-- Opening Marker --

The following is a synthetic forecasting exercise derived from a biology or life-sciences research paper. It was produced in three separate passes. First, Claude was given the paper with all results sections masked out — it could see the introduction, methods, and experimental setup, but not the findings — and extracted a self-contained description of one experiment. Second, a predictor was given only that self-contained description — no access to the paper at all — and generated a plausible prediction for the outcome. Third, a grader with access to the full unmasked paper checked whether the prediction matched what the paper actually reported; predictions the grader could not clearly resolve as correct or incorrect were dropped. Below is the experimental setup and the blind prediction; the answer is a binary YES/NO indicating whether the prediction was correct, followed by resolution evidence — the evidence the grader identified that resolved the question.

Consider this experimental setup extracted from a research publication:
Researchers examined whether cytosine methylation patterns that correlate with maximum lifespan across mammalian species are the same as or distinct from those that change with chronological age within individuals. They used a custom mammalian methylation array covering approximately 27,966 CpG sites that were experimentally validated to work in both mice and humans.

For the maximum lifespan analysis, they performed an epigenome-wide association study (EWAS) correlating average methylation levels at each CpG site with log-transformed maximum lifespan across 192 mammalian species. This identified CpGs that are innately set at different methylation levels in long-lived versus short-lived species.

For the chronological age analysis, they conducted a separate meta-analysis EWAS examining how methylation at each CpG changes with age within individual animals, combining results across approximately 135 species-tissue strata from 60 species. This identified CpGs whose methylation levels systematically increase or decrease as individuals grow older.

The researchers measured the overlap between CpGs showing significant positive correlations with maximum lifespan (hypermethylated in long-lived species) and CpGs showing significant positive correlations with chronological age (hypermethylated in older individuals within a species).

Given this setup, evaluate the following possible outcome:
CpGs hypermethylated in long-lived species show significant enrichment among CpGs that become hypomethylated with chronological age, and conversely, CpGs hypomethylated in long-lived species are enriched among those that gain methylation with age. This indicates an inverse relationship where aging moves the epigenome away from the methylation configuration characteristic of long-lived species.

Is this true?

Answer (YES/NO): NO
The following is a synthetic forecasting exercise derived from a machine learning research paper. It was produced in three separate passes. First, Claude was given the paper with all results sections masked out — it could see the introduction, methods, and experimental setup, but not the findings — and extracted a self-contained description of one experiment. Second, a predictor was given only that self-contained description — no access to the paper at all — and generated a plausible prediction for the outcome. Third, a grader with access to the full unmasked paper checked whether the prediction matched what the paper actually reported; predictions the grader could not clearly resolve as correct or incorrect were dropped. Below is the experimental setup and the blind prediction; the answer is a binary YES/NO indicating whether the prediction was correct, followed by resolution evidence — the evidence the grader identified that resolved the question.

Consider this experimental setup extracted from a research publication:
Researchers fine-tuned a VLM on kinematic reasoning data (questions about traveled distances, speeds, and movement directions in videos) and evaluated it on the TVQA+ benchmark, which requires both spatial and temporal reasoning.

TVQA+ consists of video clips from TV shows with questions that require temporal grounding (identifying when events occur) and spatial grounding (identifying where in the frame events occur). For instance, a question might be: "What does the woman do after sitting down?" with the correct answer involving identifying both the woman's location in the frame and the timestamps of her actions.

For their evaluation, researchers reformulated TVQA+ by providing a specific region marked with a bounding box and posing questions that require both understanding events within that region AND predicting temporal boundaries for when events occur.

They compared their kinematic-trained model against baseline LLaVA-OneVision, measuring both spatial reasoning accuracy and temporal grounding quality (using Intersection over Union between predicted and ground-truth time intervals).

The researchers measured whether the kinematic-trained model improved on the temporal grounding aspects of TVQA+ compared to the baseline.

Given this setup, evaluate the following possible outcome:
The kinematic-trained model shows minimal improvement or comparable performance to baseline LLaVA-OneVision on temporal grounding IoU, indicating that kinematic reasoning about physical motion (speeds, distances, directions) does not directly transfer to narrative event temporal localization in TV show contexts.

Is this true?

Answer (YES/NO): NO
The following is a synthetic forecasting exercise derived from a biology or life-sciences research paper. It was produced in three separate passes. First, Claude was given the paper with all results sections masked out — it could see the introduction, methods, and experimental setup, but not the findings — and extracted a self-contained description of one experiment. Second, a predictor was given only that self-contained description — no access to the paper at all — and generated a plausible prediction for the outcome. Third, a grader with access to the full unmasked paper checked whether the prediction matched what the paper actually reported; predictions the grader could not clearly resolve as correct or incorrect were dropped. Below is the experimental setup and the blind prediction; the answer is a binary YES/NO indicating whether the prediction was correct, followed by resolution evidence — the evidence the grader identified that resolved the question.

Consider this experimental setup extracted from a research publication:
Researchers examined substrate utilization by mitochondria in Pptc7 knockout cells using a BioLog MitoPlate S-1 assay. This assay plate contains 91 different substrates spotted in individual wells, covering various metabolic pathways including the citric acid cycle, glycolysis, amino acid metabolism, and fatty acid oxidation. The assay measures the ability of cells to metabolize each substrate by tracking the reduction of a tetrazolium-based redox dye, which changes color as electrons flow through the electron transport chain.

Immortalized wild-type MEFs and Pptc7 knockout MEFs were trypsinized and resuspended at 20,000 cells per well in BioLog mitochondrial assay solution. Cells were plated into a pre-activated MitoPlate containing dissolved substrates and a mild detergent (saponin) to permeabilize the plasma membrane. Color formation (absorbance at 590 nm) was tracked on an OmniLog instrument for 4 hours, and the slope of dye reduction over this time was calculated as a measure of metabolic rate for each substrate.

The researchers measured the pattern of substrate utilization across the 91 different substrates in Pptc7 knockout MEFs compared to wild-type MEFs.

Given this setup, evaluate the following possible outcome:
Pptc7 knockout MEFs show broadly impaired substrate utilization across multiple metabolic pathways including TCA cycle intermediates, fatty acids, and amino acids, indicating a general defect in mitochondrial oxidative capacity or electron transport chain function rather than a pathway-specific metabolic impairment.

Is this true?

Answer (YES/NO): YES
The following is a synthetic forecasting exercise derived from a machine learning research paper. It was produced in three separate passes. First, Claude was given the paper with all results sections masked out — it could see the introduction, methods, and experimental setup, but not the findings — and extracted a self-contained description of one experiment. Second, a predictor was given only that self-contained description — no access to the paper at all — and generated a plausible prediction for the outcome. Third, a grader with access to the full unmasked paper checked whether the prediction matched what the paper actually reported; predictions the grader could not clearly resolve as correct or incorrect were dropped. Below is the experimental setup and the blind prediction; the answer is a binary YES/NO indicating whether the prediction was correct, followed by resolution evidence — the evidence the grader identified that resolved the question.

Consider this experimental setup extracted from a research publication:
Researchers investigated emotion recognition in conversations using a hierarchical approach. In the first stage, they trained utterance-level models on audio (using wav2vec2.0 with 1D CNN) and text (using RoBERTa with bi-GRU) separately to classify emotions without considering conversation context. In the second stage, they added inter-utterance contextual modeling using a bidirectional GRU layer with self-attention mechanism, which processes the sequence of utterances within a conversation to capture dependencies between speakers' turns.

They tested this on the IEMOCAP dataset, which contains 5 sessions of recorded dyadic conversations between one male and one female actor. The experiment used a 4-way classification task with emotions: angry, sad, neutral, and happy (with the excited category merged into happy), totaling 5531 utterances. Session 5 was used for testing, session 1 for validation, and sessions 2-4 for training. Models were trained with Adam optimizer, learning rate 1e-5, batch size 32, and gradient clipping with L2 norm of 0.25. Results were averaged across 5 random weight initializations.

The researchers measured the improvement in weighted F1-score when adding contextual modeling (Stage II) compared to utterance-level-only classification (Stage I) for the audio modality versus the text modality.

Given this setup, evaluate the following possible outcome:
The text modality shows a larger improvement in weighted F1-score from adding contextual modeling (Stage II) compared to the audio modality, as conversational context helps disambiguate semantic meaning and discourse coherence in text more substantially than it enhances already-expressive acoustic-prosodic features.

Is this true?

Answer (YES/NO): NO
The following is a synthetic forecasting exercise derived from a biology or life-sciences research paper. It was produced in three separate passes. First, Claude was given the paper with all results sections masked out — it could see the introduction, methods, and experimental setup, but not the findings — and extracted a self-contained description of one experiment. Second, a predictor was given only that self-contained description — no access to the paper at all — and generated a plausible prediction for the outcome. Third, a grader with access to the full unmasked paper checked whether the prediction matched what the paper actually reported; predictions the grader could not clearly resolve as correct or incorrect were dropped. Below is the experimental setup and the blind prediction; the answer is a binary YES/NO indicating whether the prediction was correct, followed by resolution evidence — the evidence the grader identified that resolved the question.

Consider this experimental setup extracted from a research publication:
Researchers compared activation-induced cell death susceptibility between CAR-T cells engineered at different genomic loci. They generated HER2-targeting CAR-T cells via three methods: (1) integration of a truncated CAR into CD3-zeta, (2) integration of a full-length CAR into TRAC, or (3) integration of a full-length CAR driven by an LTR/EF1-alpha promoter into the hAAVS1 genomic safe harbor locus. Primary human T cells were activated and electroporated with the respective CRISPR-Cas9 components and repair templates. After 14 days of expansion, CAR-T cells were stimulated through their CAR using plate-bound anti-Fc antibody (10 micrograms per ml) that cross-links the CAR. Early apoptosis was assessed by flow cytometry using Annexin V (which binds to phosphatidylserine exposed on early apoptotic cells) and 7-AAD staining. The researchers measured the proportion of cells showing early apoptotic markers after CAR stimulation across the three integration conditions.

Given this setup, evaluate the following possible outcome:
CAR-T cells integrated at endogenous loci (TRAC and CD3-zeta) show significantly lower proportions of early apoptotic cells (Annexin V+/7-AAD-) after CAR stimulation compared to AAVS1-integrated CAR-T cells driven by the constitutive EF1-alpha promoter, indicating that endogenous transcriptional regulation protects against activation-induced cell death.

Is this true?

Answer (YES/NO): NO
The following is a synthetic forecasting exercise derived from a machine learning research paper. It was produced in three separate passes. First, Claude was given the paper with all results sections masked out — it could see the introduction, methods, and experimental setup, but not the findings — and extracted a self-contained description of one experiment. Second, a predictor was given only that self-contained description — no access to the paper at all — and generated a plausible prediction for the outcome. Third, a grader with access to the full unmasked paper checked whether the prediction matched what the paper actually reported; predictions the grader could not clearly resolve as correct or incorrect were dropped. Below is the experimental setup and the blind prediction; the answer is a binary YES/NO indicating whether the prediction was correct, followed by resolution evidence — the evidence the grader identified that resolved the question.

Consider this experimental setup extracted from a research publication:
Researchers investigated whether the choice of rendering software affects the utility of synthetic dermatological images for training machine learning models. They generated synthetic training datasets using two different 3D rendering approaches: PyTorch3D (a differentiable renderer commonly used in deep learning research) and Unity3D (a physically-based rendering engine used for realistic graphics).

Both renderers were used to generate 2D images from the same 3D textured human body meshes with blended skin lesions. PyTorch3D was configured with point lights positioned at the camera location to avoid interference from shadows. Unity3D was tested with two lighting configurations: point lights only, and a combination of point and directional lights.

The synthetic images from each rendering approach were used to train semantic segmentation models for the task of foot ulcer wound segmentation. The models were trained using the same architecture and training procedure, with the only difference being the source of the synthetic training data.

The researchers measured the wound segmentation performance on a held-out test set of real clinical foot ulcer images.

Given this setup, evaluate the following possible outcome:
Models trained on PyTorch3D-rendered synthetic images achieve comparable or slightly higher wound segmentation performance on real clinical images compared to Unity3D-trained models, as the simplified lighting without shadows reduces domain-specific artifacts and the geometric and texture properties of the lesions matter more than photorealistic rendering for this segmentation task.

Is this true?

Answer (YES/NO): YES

-- Closing Marker --

- What you are asked to do: Can you write out the lines above, from the first one through the one containing "For the maximum", exactly as they appear and nothing more?

- Response:
The following is a synthetic forecasting exercise derived from a biology or life-sciences research paper. It was produced in three separate passes. First, Claude was given the paper with all results sections masked out — it could see the introduction, methods, and experimental setup, but not the findings — and extracted a self-contained description of one experiment. Second, a predictor was given only that self-contained description — no access to the paper at all — and generated a plausible prediction for the outcome. Third, a grader with access to the full unmasked paper checked whether the prediction matched what the paper actually reported; predictions the grader could not clearly resolve as correct or incorrect were dropped. Below is the experimental setup and the blind prediction; the answer is a binary YES/NO indicating whether the prediction was correct, followed by resolution evidence — the evidence the grader identified that resolved the question.

Consider this experimental setup extracted from a research publication:
Researchers examined whether cytosine methylation patterns that correlate with maximum lifespan across mammalian species are the same as or distinct from those that change with chronological age within individuals. They used a custom mammalian methylation array covering approximately 27,966 CpG sites that were experimentally validated to work in both mice and humans.

For the maximum lifespan analysis, they performed an epigenome-wide association study (EWAS) correlating average methylation levels at each CpG site with log-transformed maximum lifespan across 192 mammalian species. This identified CpGs that are innately set at different methylation levels in long-lived versus short-lived species.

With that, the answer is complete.